Work task A
From the account of the steam threshing event, copy the passage from "Everywhere you look" up to and including "lot of attention.".
Work task B
Write the next part of the account of the steam threshing event, picking up after its final sentence.

This was dangerous work. As a young farm boy in the 1930's my stepfather slipped and fell into the thresher, losing a leg. It was every farm woman's nightmare as they carried his wounded body back to the farmhouse. He was only 12 years old. There were many, many farm accidents back then.
Everywhere you look at the steam powered threshing event men are stoking and oiling and greasing and performing all types of maintenance duties. It seems the large engines require a lot of attention.
This young man works on the giant wheel of a tractor and represents the next generation that will be called upon to take up the task of maintaining these pieces of history. I've heard of golf widows, do you imagine there are steam engine widows? I'm sure of that.
Leaving the pole barn I come upon an amazing sight - a valley of dinosaurs. Literally hundreds of old tractors are lined up row after row, shining examples of farming days gone by. The stars of the show are the huge steam tractors. These giants lumber around the grounds, occasionally moving from their appointed holding spots to where the demonstrations are to take place.
Again, I'm struck by how quiet the machines operate as opposed to their noisy cousins, the combustion engine machines. This 1919 steam powered Case tractor was my favorite. Perhaps because I had spent some time watching the owner shovel coal into it's belly, and a bit later it produced a full head of steam and this awesome plume of smoke from the stack. Politically incorrect smoke in this day and age, but a symbol of power at the time.

Records excerpted from a collection:

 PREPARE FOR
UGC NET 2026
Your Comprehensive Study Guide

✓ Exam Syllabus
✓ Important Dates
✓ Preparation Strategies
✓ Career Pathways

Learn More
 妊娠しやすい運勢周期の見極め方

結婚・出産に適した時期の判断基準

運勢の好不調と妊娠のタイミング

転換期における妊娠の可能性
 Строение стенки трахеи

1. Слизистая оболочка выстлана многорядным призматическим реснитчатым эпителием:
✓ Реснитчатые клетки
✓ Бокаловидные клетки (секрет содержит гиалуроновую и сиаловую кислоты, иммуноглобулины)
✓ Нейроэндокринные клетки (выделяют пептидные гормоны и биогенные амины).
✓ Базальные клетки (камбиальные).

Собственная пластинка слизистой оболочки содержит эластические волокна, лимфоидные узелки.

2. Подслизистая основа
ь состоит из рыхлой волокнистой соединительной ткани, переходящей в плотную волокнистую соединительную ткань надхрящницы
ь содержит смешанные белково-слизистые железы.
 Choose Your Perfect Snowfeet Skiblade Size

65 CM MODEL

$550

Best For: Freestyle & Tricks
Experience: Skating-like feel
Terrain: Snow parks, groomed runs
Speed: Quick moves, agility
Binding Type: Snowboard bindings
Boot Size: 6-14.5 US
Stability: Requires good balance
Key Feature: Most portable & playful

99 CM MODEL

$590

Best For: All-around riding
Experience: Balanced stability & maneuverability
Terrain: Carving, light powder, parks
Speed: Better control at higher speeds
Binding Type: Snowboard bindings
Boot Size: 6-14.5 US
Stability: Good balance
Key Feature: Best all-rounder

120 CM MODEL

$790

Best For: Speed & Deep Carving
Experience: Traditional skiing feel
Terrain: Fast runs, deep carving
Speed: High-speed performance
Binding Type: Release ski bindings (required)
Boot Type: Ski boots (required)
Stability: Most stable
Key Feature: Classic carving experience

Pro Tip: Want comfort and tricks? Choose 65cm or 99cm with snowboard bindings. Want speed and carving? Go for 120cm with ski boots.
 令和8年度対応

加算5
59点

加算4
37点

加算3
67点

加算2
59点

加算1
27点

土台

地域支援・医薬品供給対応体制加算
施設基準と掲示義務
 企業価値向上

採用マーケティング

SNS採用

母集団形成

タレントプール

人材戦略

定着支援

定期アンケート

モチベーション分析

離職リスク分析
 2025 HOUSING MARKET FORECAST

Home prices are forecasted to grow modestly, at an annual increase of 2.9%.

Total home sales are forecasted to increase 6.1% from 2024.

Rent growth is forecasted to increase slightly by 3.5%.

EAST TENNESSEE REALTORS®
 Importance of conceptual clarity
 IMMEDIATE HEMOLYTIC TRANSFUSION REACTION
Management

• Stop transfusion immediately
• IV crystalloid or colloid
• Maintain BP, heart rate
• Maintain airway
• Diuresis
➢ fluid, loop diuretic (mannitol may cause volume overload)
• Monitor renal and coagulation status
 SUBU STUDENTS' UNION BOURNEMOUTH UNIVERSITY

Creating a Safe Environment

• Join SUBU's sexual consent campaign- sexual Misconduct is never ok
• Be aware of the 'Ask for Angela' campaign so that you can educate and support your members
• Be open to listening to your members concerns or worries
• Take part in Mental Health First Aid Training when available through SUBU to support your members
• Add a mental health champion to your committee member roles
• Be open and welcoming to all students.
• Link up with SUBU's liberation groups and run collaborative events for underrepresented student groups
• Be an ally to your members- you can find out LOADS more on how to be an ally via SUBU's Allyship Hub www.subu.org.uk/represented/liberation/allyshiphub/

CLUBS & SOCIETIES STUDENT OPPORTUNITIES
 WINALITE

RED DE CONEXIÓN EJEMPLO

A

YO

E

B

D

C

Exercise answer A
Everywhere you look at the steam powered threshing event men are stoking and oiling and greasing and performing all types of maintenance duties. It seems the large engines require a lot of attention.

Exercise answer B
I stand close to the mighty Case, and it breathes imperceptibly. You become aware of the heat and the fine balance to keep it's power balanced and safe. A little on edge being this close to so much raw power, I jump noticeably when water drips from an opening and dances noisily across the metal, like spit on a griddle.
I handed this gentleman one of my cards, and I hope he has the chance to witness an image of the power of his machine. All of these machines are lovingly cared for by everyday folks, a kind of grass roots living museum effort. These men are the curators. I can imagine that this is a time consuming and expensive effort.
Tuesday, August 16, 2005
After paying the entrance fee of $5, I turn to the left and enter the first outbuilding. It's a large pole building and inside there are a number of tables set up. Vendors are selling various tools and parts. There's a slightly odd smell in the air, which is unidentifiable to me. Growing up in the 50's and early 60's my generation was past the time when homes were heated with coal burning furnaces, and thus the smell of burning coal is new to me.
The building is fairly dark, and it's quite large. It's difficult to see clearly to the other side, but the space is punctuated by a hissing sound and a low rhythmic beat, soft and strong like a giant heart. I've entered the den of the mythical dragon - the steam engine. Like the dragons of yore, the engines breathe hot steam, their bellies filled with red hot coals.
I make my way deeper into the den and behold, find a huge engine that is powering a giant wheels. It's not apparent to me what the original purpose of this wheel might be, but other things grab my attention. I'm struck by how quiet this leviathan works.....an occasional hiss and the mesmerizing low beat and the piston and armatures set the mechanics in motion. It seems to me that the various moving parts are engaged in quiet, gentle and small motions. Surely this isn't what sets the giant wheel spinning.
As I stand before the beast, prepared to take the photo, I feel as though I've been transported to another time and place. A place where giant machines ruled the earth. Dr. Emmett Brown has somehow taken us "Back to the Future" when the steam engine was king.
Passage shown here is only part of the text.